# Word2Vec as a Model of Interactions between Words

## Word2Vec Introduction

The [word2vec](https://en.wikipedia.org/wiki/Word2vec) model was proposed to vectorize words. A word is a string. It cannot be "computed" on a computer. We have to encode words to vectors. One direct way of encoding is called one-hot. That is, given a vocabulary which is a list of words, the i-th word has vector $x$ with $x^i$ = 1 and all other components vanish, like $(0, \cdots, 0, 1, 0, \cdots, 0)$. One-hot encoding is not very efficient since its dimension equals to the vocabulary size. But the vocabulary may be quite large. This motives the idea of word2vec, that is, encoding words to dense vectors with a small dimension.

The basic idea behind word2vec is modeling the probability of appearance of two given words $w_1$ and $w_2$ as a neighbour in a corpus. Given two words $w_1$ and $w_2$ with vectors $x_1$ and $x_2$ respectively, the probability of being neighbour is assumed to be

$$ p_{\text{neighbour}} (w_1, w_2) \propto \exp(x_1 \cdot x_2). $$

So, for word2vec model, the learning task find a vector for each word so that the $p_{\text{neighbour}}$ fits the real data.

## Word2Vec as Interactions between Words

If words have been one-hot encoded, then for each one-hot encoded word $w_i$, its vector is given by $x_i = W \cdot w_i$. The matrix $W$ has dimension $(E, V)$ where $E$ represents the word-vector dimension and $V$ the vocabulary size. Then, it can be derived directly that

$$ x_1 \cdot x_2 = \frac{1}{2} u^t \cdot A \cdot u, $$

where

$$ u := w_1 + w_2 $$

and

$$ A := W^t \cdot W - \textrm{diag} (W^t \cdot W). $$

The matrix $A$ has dimension $(V, V)$. It is symmetric, with vanished diagonal elements. It is recognized as a Boltzmann machine with the energy given by $E(u; A) := -(1/2) u^t \cdot A \cdot u$ and unit temperature. Fitting a Boltzmann machine is minimizing the loss

$$ L(W) = E(w_1, w_2; W) - E(\tilde{w}_1, \tilde{w}_2; W), $$

for any two neighboured words (one-hot encoded) $(w_1, w_2)$ and two "fantasy" words $(\tilde{w}_1, \tilde{w}_2)$. The key point is ensuring that $E(w_1, w_2; W) > E(\tilde{w}_1, \tilde{w}_2; W)$ is more probable than the inverse. In this way, the $W$ is adjusted so that the $(w_1, w_2)$ is going to be a local minimum of the energy.

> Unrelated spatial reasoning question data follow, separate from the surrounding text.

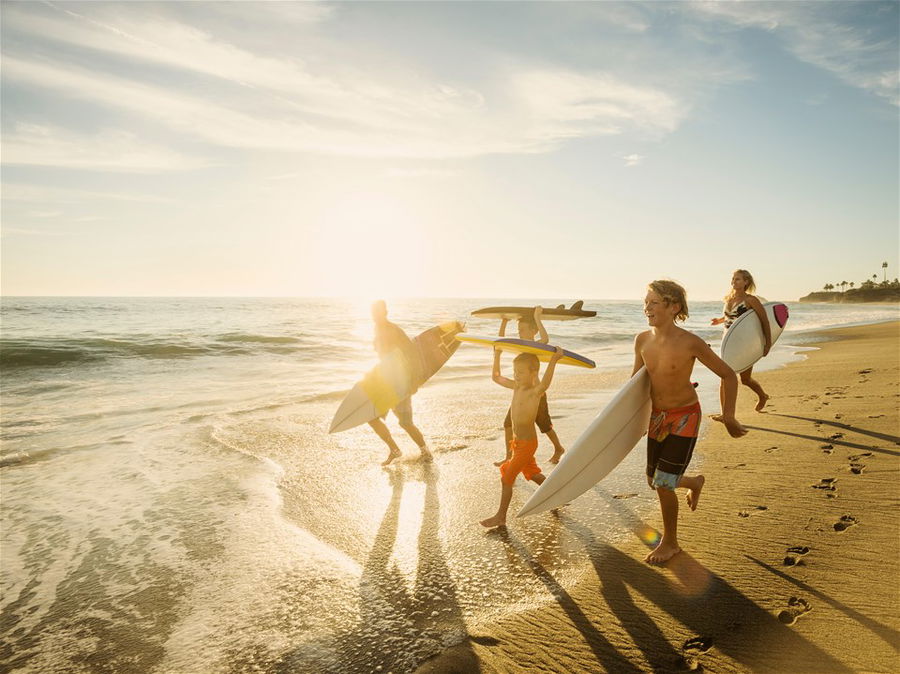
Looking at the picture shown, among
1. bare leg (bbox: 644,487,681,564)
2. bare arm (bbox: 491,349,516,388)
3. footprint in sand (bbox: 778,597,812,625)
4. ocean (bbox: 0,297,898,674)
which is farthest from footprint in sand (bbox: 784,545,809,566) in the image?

Boltzmann machine ensures this by sampling $u' \sim \text{Bernoulli}(\sigma(A \cdot u))$, where $\sigma$ is the sigmoid function. Generally, the sampled is a multi-hot vector, representing a collection of different word-indices, $(w_{i_1}, \ldots, w_{i_K})$. The energy of $u'$ then comes to be

$$ E(u'; A) = -\frac{1}{2} u^t \cdot A \cdot u = \sum_{i_m} \sum_{i_n \neq i_m}  E(\tilde{w}_{i_m}, \tilde{w}_{i_n}; W). $$

The summation runs over all the pairs of $(\tilde{w}_{i_m}, \tilde{w}_{i_n})$ where $i_m$ and $i_n$ are distinct. The pairs may become too many to compute. In addition, the $K$ varies for each datum. So, it is hard to compute in TensorFlow (we will employ) wherein tensor shapes are static. We shall select a fixed number of pairs from them, while ensuring that the fantasy energy is no less than the real energy. The greater the $(A \cdot u)_k$ is for some word $w_k$, the more probable it will be sampled. So, we are to select a pair in which words are more likely being sampled. To do this, we consider the categorical distribution

$$ p_{\alpha} = \frac{ \exp(\sum_{\beta} A_{\alpha \beta} u^{\beta} / T) }{ \sum_{\alpha'} \exp(\sum_{\beta'} A_{\alpha' \beta'} u^{\beta'} / T) }, $$

where $T$ is a positive number that characterizes the randomness. It is a categorical distribution with alphabet size $V$. It is indicated that we shall sample two word-indices based on this distribution as the selected pair. If the fantasy energy does be no less than the real energy, the loss will be non-negative.

In addition, the component $(A \cdot u)_k$ can be reduced to

$$ ( z_{k m} - \delta_{k m} z_{k m} ) + ( z_{k n} - \delta_{k n} z_{k n} ), $$

where $z_{k m}$ represents the inner product between word-vectors of $x_k$ and $x_m$.

## Global Configurations

In [1]:
import numpy as np
import tensorflow as tf
from tensorflow.python import keras
from collections import Counter

Configurations are given as follow. The vocabulary size greatly affects the training speed, thus shall be tuned smaller if training becomes slow. The vector dimension employed by the original word2vec paper is `300`.

In [2]:
NEIGHBOURS = 2  # window size used for generating dataset.
VOCAB_SIZE = 2 ** 14  # vocabulary size.
VECTOR_DIM = 300  # dimension of word-vector.
BATCH_SIZE = 128  # batch size of training.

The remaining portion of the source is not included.